▸ Records shown

= Beginning of Section =

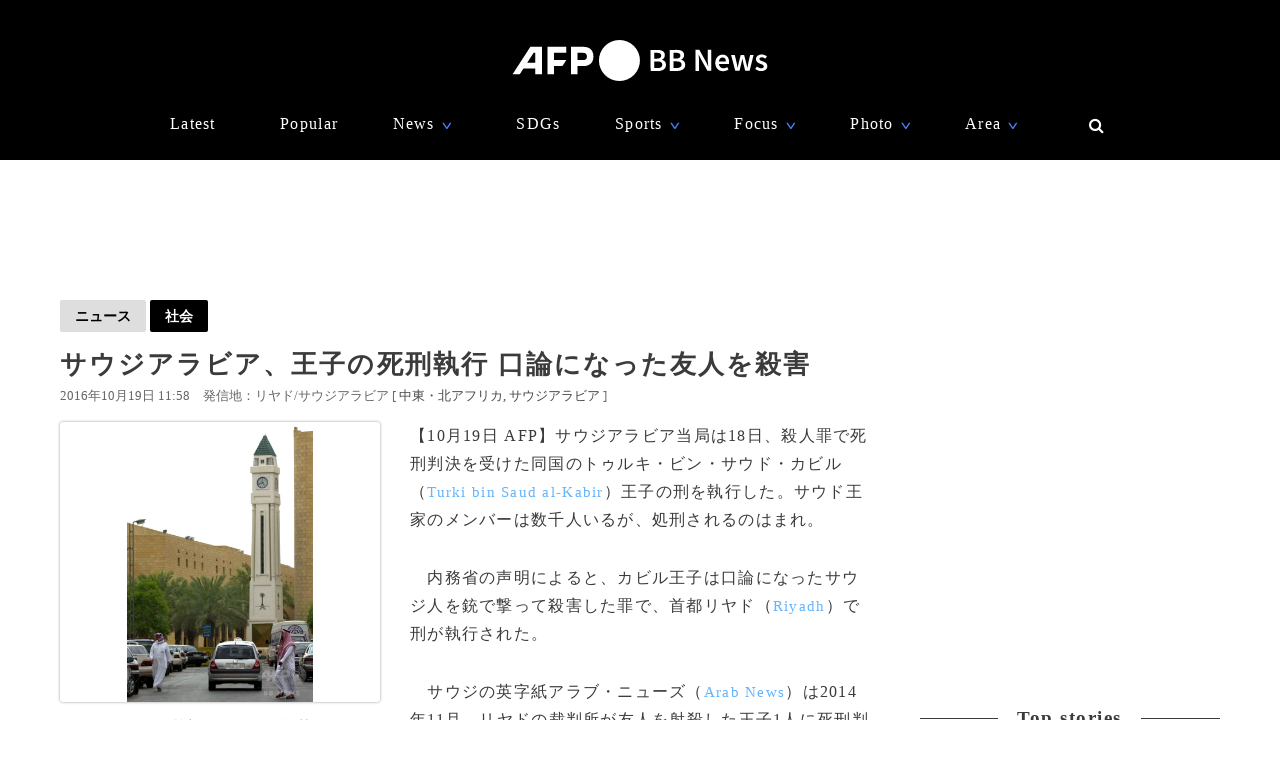

--- FILE ---
content_type: text/html; charset=utf-8
request_url: https://www.google.com/recaptcha/api2/aframe
body_size: 267
content:
<!DOCTYPE HTML><html><head><meta http-equiv="content-type" content="text/html; charset=UTF-8"></head><body><script nonce="yYLhnjv3vmVahkZ2nV3cmQ">/** Anti-fraud and anti-abuse applications only. See google.com/recaptcha */ try{var clients={'sodar':'https://pagead2.googlesyndication.com/pagead/sodar?'};window.addEventListener("message",function(a){try{if(a.source===window.parent){var b=JSON.parse(a.data);var c=clients[b['id']];if(c){var d=document.createElement('img');d.src=c+b['params']+'&rc='+(localStorage.getItem("rc::a")?sessionStorage.getItem("rc::b"):"");window.document.body.appendChild(d);sessionStorage.setItem("rc::e",parseInt(sessionStorage.getItem("rc::e")||0)+1);localStorage.setItem("rc::h",'1769094606175');}}}catch(b){}});window.parent.postMessage("_grecaptcha_ready", "*");}catch(b){}</script></body></html>

--- FILE ---
content_type: application/javascript; charset=utf-8
request_url: https://fundingchoicesmessages.google.com/f/AGSKWxWnB_MjN_8Jz7tKrGWMIa4dANxodBZI-9RAJqaxE3gIaC6J6Kf8skqD1sLi2bhtMai4_xH8sC2czKISdpPeuZTG0tpMUF2ztuozuNMDLsD8_3IIoEKBYbuQufxbmcWFFY8Grqi_F58nLrKDYlWpK4g5dKGGmuLACz9AkCJwOOADyCPRGYungb5P0Kbw/_=336x280;/adiframe__300_250_-billboard-ads//adframemiddle.
body_size: -1289
content:
window['9b86d01a-7527-4aa8-9348-e3f76ff201e6'] = true;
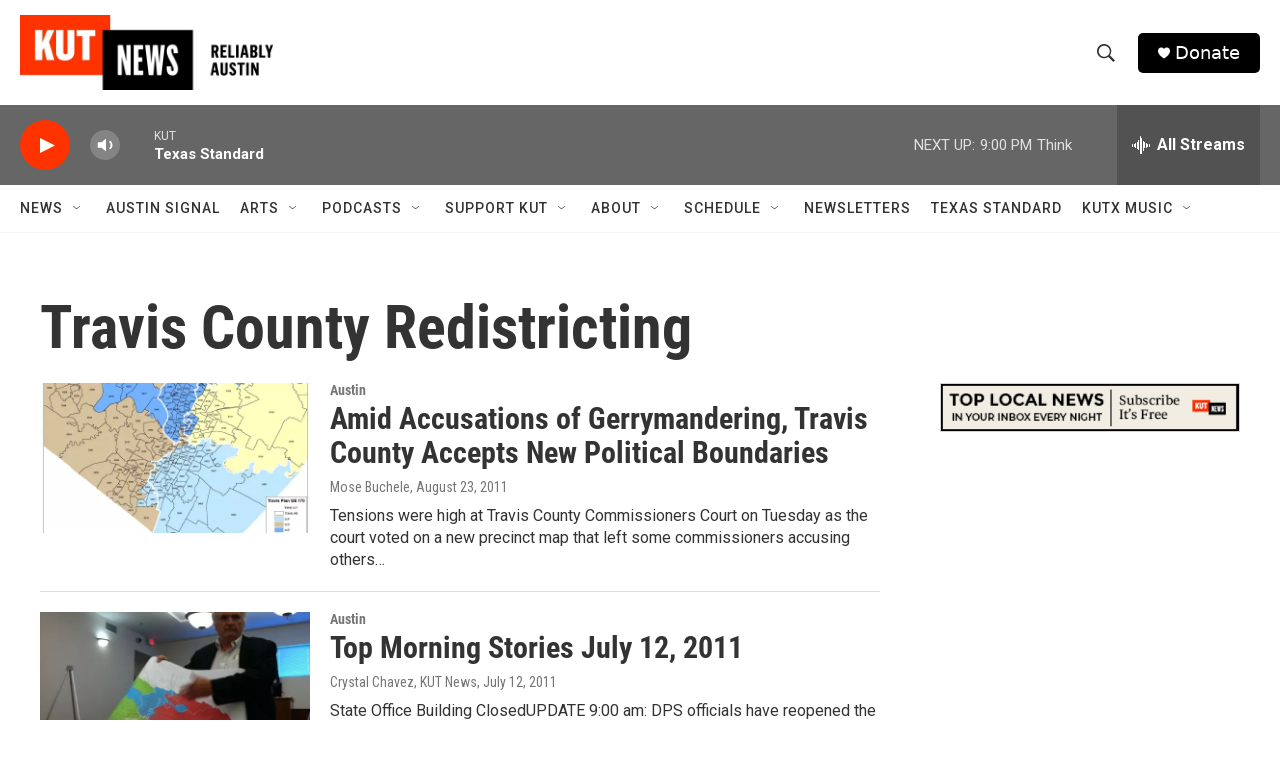

--- FILE ---
content_type: text/html; charset=utf-8
request_url: https://www.google.com/recaptcha/api2/aframe
body_size: 267
content:
<!DOCTYPE HTML><html><head><meta http-equiv="content-type" content="text/html; charset=UTF-8"></head><body><script nonce="tQPpdi0zEdKJ1GSqYvjFbQ">/** Anti-fraud and anti-abuse applications only. See google.com/recaptcha */ try{var clients={'sodar':'https://pagead2.googlesyndication.com/pagead/sodar?'};window.addEventListener("message",function(a){try{if(a.source===window.parent){var b=JSON.parse(a.data);var c=clients[b['id']];if(c){var d=document.createElement('img');d.src=c+b['params']+'&rc='+(localStorage.getItem("rc::a")?sessionStorage.getItem("rc::b"):"");window.document.body.appendChild(d);sessionStorage.setItem("rc::e",parseInt(sessionStorage.getItem("rc::e")||0)+1);localStorage.setItem("rc::h",'1768616457897');}}}catch(b){}});window.parent.postMessage("_grecaptcha_ready", "*");}catch(b){}</script></body></html>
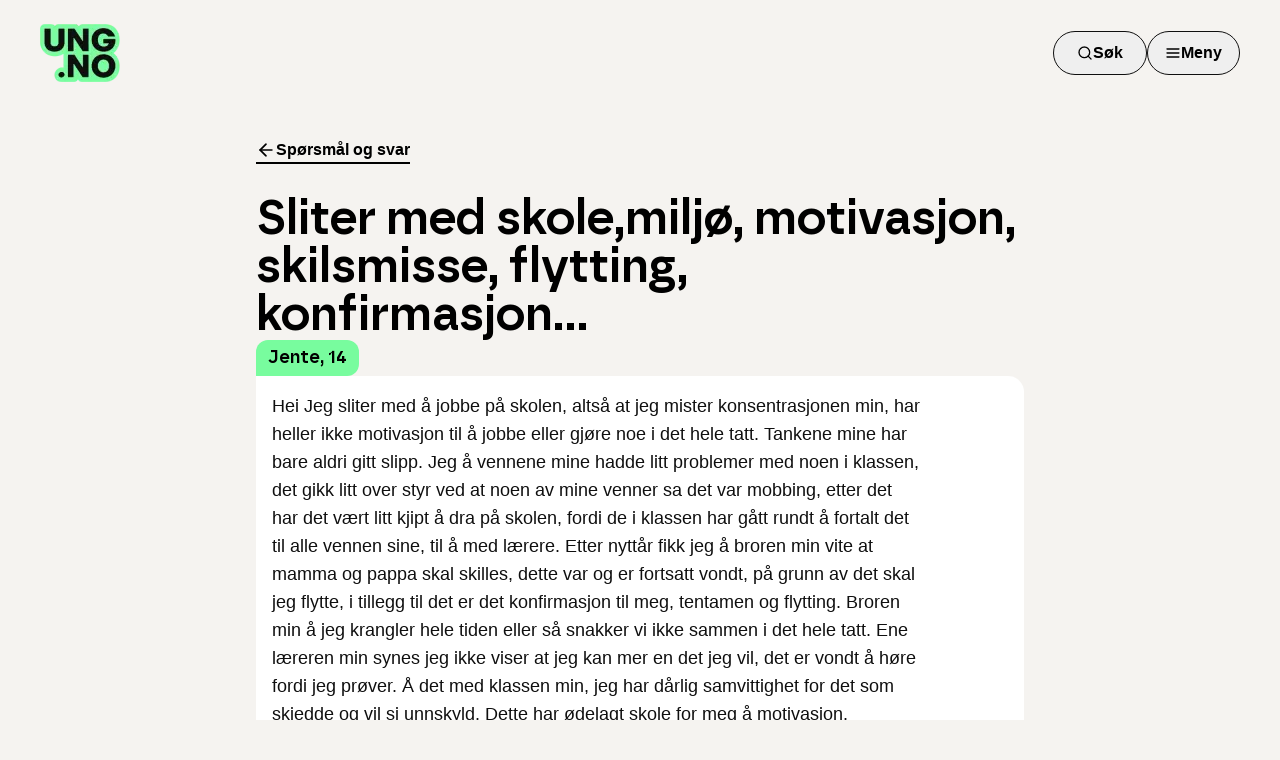

--- FILE ---
content_type: application/javascript; charset=UTF-8
request_url: https://www.ung.no/_next/static/chunks/831f82ada8e438b3.js
body_size: 795
content:
(globalThis.TURBOPACK||(globalThis.TURBOPACK=[])).push(["object"==typeof document?document.currentScript:void 0,94909,(e,i,t)=>{"use strict";Object.defineProperty(t,"__esModule",{value:!0});var s={default:function(){return o},getImageProps:function(){return c}};for(var l in s)Object.defineProperty(t,l,{enumerable:!0,get:s[l]});let a=e.r(55682),r=e.r(8927),d=e.r(5500),n=a._(e.r(1948));function c(e){let{props:i}=(0,r.getImgProps)(e,{defaultLoader:n.default,imgConf:{deviceSizes:[640,750,828,1080,1200,1920,2048,3840],imageSizes:[32,48,64,96,128,256,384],qualities:[75],path:"/_next/image",loader:"default",dangerouslyAllowSVG:!0,unoptimized:!1}});for(let[e,t]of Object.entries(i))void 0===t&&delete i[e];return{props:i}}let o=d.Image},57688,(e,i,t)=>{i.exports=e.r(94909)},94247,e=>{"use strict";var i=e.i(43476),t=e.i(75157);function s({children:e,className:s,containerClassName:l,size:a="medium",...r}){return(0,i.jsx)("div",{className:(0,t.cn)("container mx-auto px-3 md:px-10",l),...r,children:(0,i.jsx)("div",{className:(0,t.cn)("md:mx-auto md:max-w-3xl","large"===a&&"md:max-w-5xl","extra-large"===a&&"md:max-w-7xl",s),children:e})})}e.s(["Wrapper",()=>s])},57095,e=>{"use strict";var i=e.i(43476),t=e.i(75157),s=e.i(57688);e.s(["default",0,({title:e,children:l,imageUrl:a,className:r})=>(0,i.jsxs)("div",{className:(0,t.cn)("grid items-center gap-y-16",a?"md:grid-cols-3":"md:grid-cols-2",r),children:[(0,i.jsxs)("div",{className:"flex flex-col gap-6 md:col-span-2 md:gap-10",children:[(0,i.jsx)("h1",{className:"font-borna text-3xl font-semibold md:text-5xl",children:e}),(0,i.jsx)("div",{className:"flex flex-col gap-5 text-lg md:text-2xl",children:l})]}),a&&(0,i.jsx)("div",{className:"hidden md:block",children:(0,i.jsx)(s.default,{src:a,alt:"",className:"max-w-full pt-10 lg:pt-0",width:360,height:288,priority:!0})})]})])},29306,e=>{"use strict";var i=e.i(43476),t=e.i(22016),s=e.i(94247),l=e.i(57095),a=e.i(90873),r=e.i(57688),d=e.i(71645),n=e.i(90884);function c(){return(0,d.useEffect)(()=>{(0,n.trackPageNotFound)()},[]),(0,i.jsx)(s.Wrapper,{size:"medium",children:(0,i.jsxs)(l.default,{title:"Oida! Denne siden finnes ikke lenger.",children:[(0,i.jsx)("p",{children:"Kanskje noen av disse linkene kan hjelpe deg videre:"}),(0,i.jsxs)("div",{className:"flex flex-wrap gap-2",children:[(0,i.jsx)(a.Button,{asChild:!0,className:"whitespace-nowrap",children:(0,i.jsx)(t.default,{href:"/",children:"Til forsiden"})}),(0,i.jsx)(a.Button,{asChild:!0,variant:"secondary",className:"whitespace-nowrap",children:(0,i.jsx)(t.default,{href:"/oss",children:"Spørsmål og svar"})})]}),(0,i.jsx)("div",{children:(0,i.jsx)(r.default,{src:"/boy-thinking-at-desk-neon.png",alt:"gutt som tenker ved pult",width:361,height:288,priority:!0})})]})})}e.s(["default",()=>c])}]);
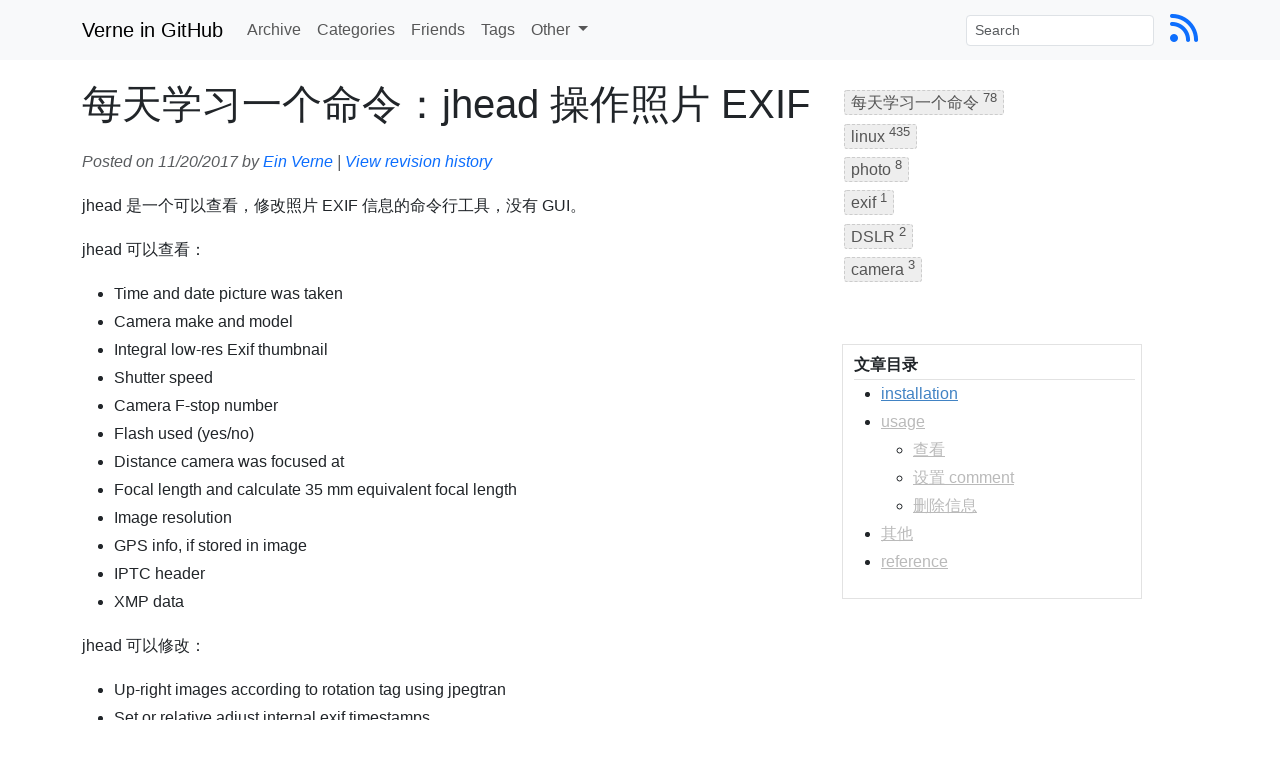

--- FILE ---
content_type: application/javascript; charset=utf-8
request_url: https://blog.einverne.info/assets/themes/evjekylltheme/webcore.js
body_size: 1918
content:
(function($){
  /* add _blank to each link */
  $(document).ready(function() {
    $('a[href]').each(function() {
      if (this.href.indexOf(window.location.host) == -1 && !$(this).hasClass("fancybox")){
        $(this).attr({target: '_blank' });
      }
    });
    $("iframe[src*='youtube.com']").wrap('<div class="videowrapper" />');
		anchors.options = {
			visible: 'always',
			icon: '¶'
		}
		anchors.add('.post-content h2, .post-content h3');
  });

  /* site search */
  $(document).ready(function() {
    var entries = null;
    function htmlEscape(s) {
      return String(s).replace(/[&<>"'\/]/g, function(s) {
        var entityMap = {
          "&": "&amp;",
          "<": "&lt;",
          ">": "&gt;",
          '"': '&quot;',
          "'": '&#39;',
          "/": '&#x2F;'
        };
        return entityMap[s];
      });
    }
    function xmlDateToJavascriptDate(xmlDate) {
      var re = /^([0-9]{4,})-([0-9]{2})-([0-9]{2})T([0-9]{2}):([0-9]{2}):([0-9]{2})(\.[0-9]+)?(Z|([+-])([0-9]{2}):([0-9]{2}))?$/;
      var match = xmlDate.match(re);
      if (!match)
      return null;
      var all = match[0];
      var year = match[1];  var month = match[2];  var day = match[3];
      var hour = match[4];  var minute = match[5]; var second = match[6];
      var milli = match[7];
      var z_or_offset = match[8];  var offset_sign = match[9];
      var offset_hour = match[10]; var offset_minute = match[11];
      if (offset_sign) {
        var direction = (offset_sign == "+" ? 1 : -1);
        hour =   parseInt(hour)   + parseInt(offset_hour)   * direction;
        minute = parseInt(minute) + parseInt(offset_minute) * direction;
      }
      month = parseInt(month) - 1;
      var utcDate = Date.UTC(year, month, day, hour, minute, second, (milli || 0));
      return new Date(utcDate);
    }
    function formatDate(date) {
      return date.getFullYear()+"-"+ (date.getMonth()+1)+ '-' + date.getDate();
    }
    function findEntries(q) {
      var matches = [];
      var rq = new RegExp(q, 'im');
      for (var i = 0; i < entries.length; i++) {
        var entry = entries[i];
        var title = $(entry.getElementsByTagName('title')[0]).text();
        var link = $(entry.getElementsByTagName('link')[0]).attr('href');
        //var title_en = rl.exec(link)[1].replace(/-/g, ' ');
        var content = $(entry.getElementsByTagName('content')[0]).text();
        //if (rq.test(title) || rq.test(title_en) || rq.test(content)) {
        if (rq.test(title) || rq.test(content)) {
          var updated = formatDate(xmlDateToJavascriptDate($(entry.getElementsByTagName('updated')[0]).text()));
          matches.push({'title': title, 'link': link, 'date': updated, 'content': content});
        }
      }
      var html = '<h2>Search Result</h2>';
      for (var i = 0; i < matches.length; i++) {
        var match = matches[i];
        html += '<h3 class="title"><a href="' + match.link + '">' + htmlEscape(match.title) + '</a></h3>';
        html += '<section><p>' + htmlEscape(match.content) + '</p></section>';
        html += '<p>Update: ' + match.date + '</p>';
      }
      $('.searchresult').html(html);
      $('#search-loader').hide();
      $('.searchresult').show();
      }
      $('#search-form').submit(function() {
        var query = $('#query').val();
        //$('#query');.blur().attr('disabled', true);
        $('.searchresult').hide();
        $('#search-loader').append('<img src="/assets/themes/evjekylltheme/loading.gif" alt="loading">').show();
        if (entries == null) {
          $.ajax({url: '/search.xml?r=' + (Math.random() * 99999999999), dataType: 'xml', success: function(data) {
            entries = data.getElementsByTagName('entry');
            findEntries(query);
          }});
        } else {
          findEntries(query);
        }
        $('#query').blur().attr('disabled', false);
        return false;
      });

    });


  /* loading.png */
  (function() {
    LoadingImage = function(el, options){
      var self = this,
      img = el.children[0];
      this.interval = options.interval || 10;
      this.diameter = options.diameter || img.width;
      this.count = 0;
      this.el = el;
      img.setAttribute("style", "position:absolute");
      el.style.width = this.diameter+"px";
      el.style.height = this.diameter+"px";
      return this;
    };
    LoadingImage.prototype.start = function(){
      var self = this,
      count = 0,
      img = this.el.children[0];
      this.el.display = "block";
      self.loop = setInterval(function(){
        if(count == 19){
          count = 0;
        }
        img.style.top = (-self.diameter*count)+"px";
        count++;
      }, this.interval);
    };
    LoadingImage.prototype.stop = function(){
      clearInterval(this.loop);
      this.el.style.display = "none";
    };
    document.LoadingImage = LoadingImage;
  })();

  $(document).ready(function(){
    $(".loading").each(function(i){
      var s = new LoadingImage(this, {
        interval:50
      });
      s.start();
    });
  });

  // Function to resize Bilibili iframes
  function resizeBilibiliIframes() {
    const iframes = document.querySelectorAll('iframe[src*="player.bilibili.com"]');

    iframes.forEach(iframe => {
      const parent = iframe.parentElement;
      const parentWidth = parent.clientWidth;
      const aspectRatio = 16 / 9; // Assuming 16:9 aspect ratio for videos

      const newHeight = parentWidth / aspectRatio;

      iframe.style.width = '100%';
      iframe.style.height = `${newHeight}px`;

      // Append '&autoplay=0' to the src if it's not already present
      if (!iframe.src.includes('autoplay=0')) {
        iframe.src += (iframe.src.includes('?') ? '&' : '?') + 'autoplay=0';
      }

      // Append '&high_quality=1' to the src if it's not already present
      if (!iframe.src.includes('high_quality=1')) {
        iframe.src += (iframe.src.includes('?') ? '&' : '?') + 'high_quality=1';
      }

      // Add 'allowfullscreen' attribute to the iframe
      iframe.setAttribute('allowfullscreen', 'true');
    });
  }

// Run the function on page load
  window.addEventListener('load', resizeBilibiliIframes);

// Run the function on window resize
  window.addEventListener('resize', resizeBilibiliIframes);

// MutationObserver to handle dynamically added iframes
  const observer = new MutationObserver(mutations => {
    mutations.forEach(mutation => {
      if (mutation.type === 'childList') {
        resizeBilibiliIframes();
      }
    });
  });

  observer.observe(document.body, { childList: true, subtree: true });

})(jQuery);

= End of Section =

▸ Task instructions
In these entries, please give the number of lines holding the string "recaptcha" and nothing more.

▸ Reply
4